34. Massacre at Central High / Blackboard Massacre(1976)
This cheaply made exploitation film gathers interest because of its offbeat quality and the murderous solutions by the main characters – two qualities which classify it as a precursor to Heathers. What makes Massacre at Central High rise above most slasher films is its unusual level of political metaphor: an intriguing allegorical premise amongst a dreamlike and nightmarish, presentation, inspired by George Orwell’s Animal Farm. There are two other elements that set it apart from most entries in the genre: First, the killer actually starts out as the hero and then slowly becomes a threat to any student standing in his way, and secondly, the film is void of any adults. There are no teachers present, and the police are never called in to investigate the deaths.
33. The House on Sorority Row (1983)
This was Mark Rosman’s first feature after working as Brian De Palma’s assistant for years. The House on Sorority Row is stylish and well crafted, albeit formulaic, and remains a cut above the typical slasher. It also features one hell of a jump scare in the final scene. Trivia: The film found a loyal cult following years later when it was selected by Quentin Tarantino for the First Quentin Tarantino Film Fest in Austin, Texas, 1996.
32. Deadly Blessing (1981)
While I am not including The Last House On The Left and Hills Have Eyes on this list (since I consider them “backwoods horror”), Wes Craven does have one more film apart from A Nightmare On Elm Street that is mentioned here. Deadly Blessing is Craven’s fifth film and a supernatural-themed slasher that isn’t as bad as some claim it to be. Unlike Summer Of Fear, his made for TV disaster, Blessing is a curious discovery, set in the Amish community. The film still boasts a few of Craven’s best jump scares and a terrific score courtesy of James Horner. The film is beautifully photographed and features a terrifying sequence with Sharon Stone trapped in a barn by seemingly supernatural forces. The downside: Deadly Blessing also has a convoluted story that suffers from shoddy editing.
31. Slumber Party Massacre (1982)
Scripted by lesbian erotica novelist Rita Mae Brown and directed by Amy Holden Jones, Slumber Party Massacre was praised in some circles for its reputed feminist angle.

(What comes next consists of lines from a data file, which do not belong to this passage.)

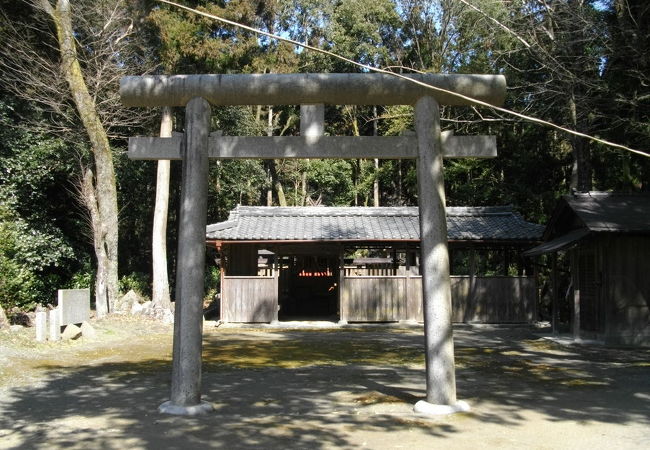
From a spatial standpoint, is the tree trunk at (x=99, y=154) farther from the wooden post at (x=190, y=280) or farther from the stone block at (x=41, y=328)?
the wooden post at (x=190, y=280)

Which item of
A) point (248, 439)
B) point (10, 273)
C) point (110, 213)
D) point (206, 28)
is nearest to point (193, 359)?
point (248, 439)

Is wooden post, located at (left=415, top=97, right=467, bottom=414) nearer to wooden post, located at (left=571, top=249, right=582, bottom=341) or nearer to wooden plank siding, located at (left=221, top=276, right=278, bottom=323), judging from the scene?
wooden post, located at (left=571, top=249, right=582, bottom=341)

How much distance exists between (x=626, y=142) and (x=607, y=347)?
6.14 metres

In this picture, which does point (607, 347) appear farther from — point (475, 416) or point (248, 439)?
point (248, 439)

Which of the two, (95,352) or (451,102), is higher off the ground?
(451,102)

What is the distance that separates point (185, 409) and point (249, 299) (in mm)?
12612

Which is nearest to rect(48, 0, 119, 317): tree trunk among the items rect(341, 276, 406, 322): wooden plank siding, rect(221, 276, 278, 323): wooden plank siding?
rect(221, 276, 278, 323): wooden plank siding

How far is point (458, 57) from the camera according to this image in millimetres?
28094

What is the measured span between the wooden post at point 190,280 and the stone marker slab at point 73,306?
8067 mm

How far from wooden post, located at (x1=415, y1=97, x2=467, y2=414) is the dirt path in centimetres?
34

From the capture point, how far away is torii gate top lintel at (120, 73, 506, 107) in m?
6.93

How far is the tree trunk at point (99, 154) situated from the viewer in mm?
18406

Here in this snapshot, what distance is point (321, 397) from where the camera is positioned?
752cm

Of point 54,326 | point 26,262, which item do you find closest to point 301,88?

Men are spineless and the women are sexually liberated, smart and usually in control of the chaos that ensues. The final confrontation culminates with symbolic imagery of castration and rape. Slumber Party Massacre also features one of the most underrated villains in any slasher film – the driller killer. Unfortunately, the sequels featured copycat killers, none of which could match the intensity of the original.